クロナが困ったような素振りを見せる。なんだろう、俺は変なことを言っただろうか? まさかとは思うが、


「俺以外、友達がいないとか?」


「図星だわバカヤロー‼︎」


「図星なのかよチクショー‼︎」


クロナの右ストレートが俺の右頬に......あれ、なんだろうこの既視感は。

そんなことを考えて、俺はベンチから吹っ飛ばされたのであった。


---------------------------------------


「というわけで、誰がNFAカップに出るっていう話だが......」


翌日の午前10:00。土曜日である今日は、朝から晩までNFAができる。

しかも日曜日のように、月曜日という社会が生み出した人類最大の敵のことを考えずに過ごせるのは、とても気分がいいものだ。


「昨日の経験から、ミレは戦いに不向き、という結論に達した。いや、確かに強いんだが......まあ、仕方がない」


「すいませんリュウガさんすいませんリュウガさんすいませんリュウガさん............」


ミレはさっきからずっと頭を上げたり下げたりしている。見ていると俺が悪いことをしたんじゃないかって気になってしまうぐらいだ。

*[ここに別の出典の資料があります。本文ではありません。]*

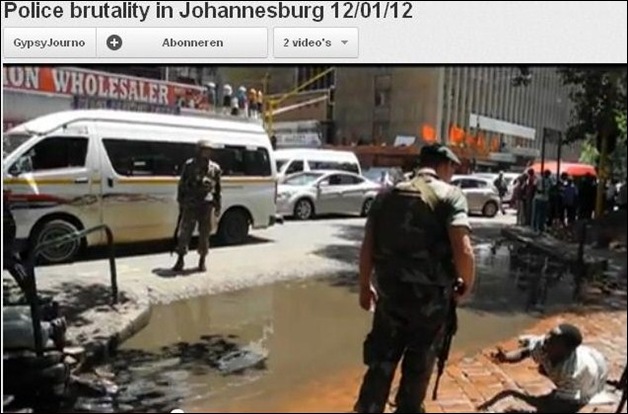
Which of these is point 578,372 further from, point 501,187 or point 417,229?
point 417,229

「あれは俺の指示も悪かったからそんなに謝るなって。それで、今度あるNFAカップには、ノアかベルのどっちかが出場、残りはゴブリンとスライムとしたいんだが......お前ら、どうしたい?」


「わ、わたしは年功序列でノアさんがいいと思う! こう見えてノアさん設定年齢がにじゅ......」


「......ベル、可及的速やかに死ね」


「いやノアさんわたしはモンスターだから死なないっていうかなんていうかいやちょっと十字固めはやめイタタタタタタタタ‼︎」


ノアがベルの首を絞め上げる。ベルも必死に抵抗するが、ノアの力にはかなわないようだ。

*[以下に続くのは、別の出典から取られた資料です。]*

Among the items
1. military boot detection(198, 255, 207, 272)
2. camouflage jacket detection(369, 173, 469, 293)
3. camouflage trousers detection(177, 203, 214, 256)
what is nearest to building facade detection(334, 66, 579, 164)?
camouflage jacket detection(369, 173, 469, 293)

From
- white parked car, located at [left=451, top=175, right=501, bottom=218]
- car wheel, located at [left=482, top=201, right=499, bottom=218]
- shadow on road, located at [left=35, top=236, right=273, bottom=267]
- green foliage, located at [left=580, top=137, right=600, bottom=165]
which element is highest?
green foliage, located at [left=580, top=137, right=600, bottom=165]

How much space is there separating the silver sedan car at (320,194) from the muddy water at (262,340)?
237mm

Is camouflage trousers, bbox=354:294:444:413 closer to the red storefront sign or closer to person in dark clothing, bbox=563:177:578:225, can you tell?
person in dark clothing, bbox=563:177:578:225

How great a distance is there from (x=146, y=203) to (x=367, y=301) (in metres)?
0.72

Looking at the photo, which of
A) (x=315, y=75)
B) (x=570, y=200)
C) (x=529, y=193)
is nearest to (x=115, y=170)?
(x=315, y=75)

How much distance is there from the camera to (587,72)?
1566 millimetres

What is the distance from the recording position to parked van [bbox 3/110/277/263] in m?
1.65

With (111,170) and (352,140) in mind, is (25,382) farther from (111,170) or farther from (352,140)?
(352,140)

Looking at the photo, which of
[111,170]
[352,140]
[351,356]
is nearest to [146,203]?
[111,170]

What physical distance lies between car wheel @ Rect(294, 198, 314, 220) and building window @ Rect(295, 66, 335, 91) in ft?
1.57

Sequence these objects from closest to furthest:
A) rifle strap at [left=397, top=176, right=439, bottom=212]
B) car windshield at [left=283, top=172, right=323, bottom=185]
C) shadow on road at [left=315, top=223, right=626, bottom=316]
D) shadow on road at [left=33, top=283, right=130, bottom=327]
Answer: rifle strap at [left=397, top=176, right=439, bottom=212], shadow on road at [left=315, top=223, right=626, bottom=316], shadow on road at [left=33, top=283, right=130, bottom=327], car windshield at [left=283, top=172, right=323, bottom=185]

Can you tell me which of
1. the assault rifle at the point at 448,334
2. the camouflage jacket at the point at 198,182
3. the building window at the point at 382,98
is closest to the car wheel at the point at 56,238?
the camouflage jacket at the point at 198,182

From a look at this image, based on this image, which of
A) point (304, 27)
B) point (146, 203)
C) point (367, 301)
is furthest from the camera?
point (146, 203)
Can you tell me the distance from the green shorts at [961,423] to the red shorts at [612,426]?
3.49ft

「まあ、ノアの方が近接格闘では強そうだし、任せるよ......」


なんだか不安だが、ここはレア度Zの称号を信じるしかない。


「ちなみにノア、お前は何ができるんだ? 確か無限空間獄士って言ってたよな......」


「......そう、あたしは無限空間獄士。空間を自由に移動、変形ができる」


十字固めの体勢のままノアが応える。いや、そろそろ十字固め止めてあげろって、ベルのやつ泡吹いてるぞ。


「なるほど、具体的には何ができるんだ?」


「......瞬間移動。だから、敵の攻撃は絶対に当たらない」


瞬間移動か、なかなか強い特技を持っているんだな。


「他には、何かあるか?」


「それだけ」


即答された。


「それだけかよ! いや、他にもなんかできないのか? 例えば、そうだな......敵ごと空間を引き裂いて敵の体を無理矢理切断する、とか」


我ながら相当グロテスクなことを言った気がするが、気のせいだろう。まあこれはさすがに無理かーーーー


「できる」


「できるのかよ‼︎」


「......ただ、空間を大きく歪ませるから、サーバーに大きな負荷がかかる。すると、運営が怒る。最悪、ゲームアカウントが消されるかも」


「おいそれ恐ろしすぎるだろ......」


頼むから、ミレのように早まって使うんじゃないぞ。てか使うな。

まあ瞬間移動さえあれば負けないし、充分だろう。充分だろうか......。


「NFAカップは明日の午後6時から。じゃあ、解散だ」


そう言って俺はタブレットをいじり、ログアウトする。ログアウト時の上昇感が、いつもよりひどく感じられた。